*** Opening Source document ***

Hello, everybody. Let me start by thanking Prime Minister Frederiksen and Minister Kogod [sic] for inviting me to join you as you consider both the challenges and the opportunities that confront Denmark. It’s my privilege to offer a few thoughts about the crisis that I’ve been focused on day in and day out, ever since President Biden was sworn in. The fact is, the climate crisis is not only one of the most complex challenges the world is facing, but it also offers, if we approach it correctly, one of the largest opportunities for the Danish economy and all economies in the days ahead.
Six years ago, the Paris Agreement brought countries together with a goal of limiting the total increases in the Earth’s temperature to “well below” two degrees Celsius and to “pursue efforts towards 1.5.” I don’t know about you, but for me “well below” is not 1.9, it’s not 1.8, and it probably should hardly be 1.7. “Well below” means pretty close to 1.5, so we have a lot of work to do. Under the Agreement, each country is committed to do what it determined it could do collectively in order to put the world on the right path.

*** Closing Source document ***
*** Opening Information ***

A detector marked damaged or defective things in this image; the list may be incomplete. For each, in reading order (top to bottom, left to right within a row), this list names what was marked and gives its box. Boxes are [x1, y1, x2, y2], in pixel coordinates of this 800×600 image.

*** Closing Information ***
*** Opening Information ***

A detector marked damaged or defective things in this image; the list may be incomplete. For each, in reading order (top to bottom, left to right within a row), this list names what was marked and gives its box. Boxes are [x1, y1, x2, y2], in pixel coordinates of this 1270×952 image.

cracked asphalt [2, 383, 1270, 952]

*** Closing Information ***

▶ _Task instructions_:
**a.** Answer these questions about the climate speech, one per line: (i) Since when has the speaker been focused on the crisis day in and day out? (ii) How many years before the speech did the Paris Agreement bring countries together? (iii) Under the Paris Agreement, temperature increases are to be kept "well below" what figure?
**b.** Carry the climate speech forward from its last sentence.

▶ _Results of the tasks_:
**a.**
(i) Ever since President Biden was sworn in.
(ii) Six years.
(iii) Two degrees Celsius.

**b.**
However, even if every country fulfilled its initial promises – and many are unfortunately falling short – but even if they did fulfill their Paris promise, the temperature of the planet would still rise by upwards of 2.5 or 3 degrees. Does that mean that Paris faked it? No. It means that Paris – the best we could do was bring 196 countries together, all of whom decided to do something to move forward, sufficient to move the world and send a signal to the marketplace that all countries were going to be open for business in alternative, renewable, sustainable development. And, for the first two years that worked: $3.5 billion was invested in alternative renewable energy. But when President Trump came in that stopped, and unfortunately my country, the United States, was absent for a dangerous period of time.
We are now seeing the consequences that – because we didn’t take on required and significant amounts of reduction – we’re seeing what’s happened at 1.2 degrees of warming since the Industrial Revolution. To contemplate doubling that to 2.5 or 3 is to clearly invite catastrophe.
What’s more, in the years since Paris, the scientific community in 2018 announced that the Agreement’s “well below 2 degrees” isn’t in and of itself enough to stave off climate chaos. We have to do better. A seminal 2018 report made it clear that we really must focus on capping warming at 1.5 degrees Celsius. Much more warming than that, and life on our planet will become increasingly unrecognizable and dangerous.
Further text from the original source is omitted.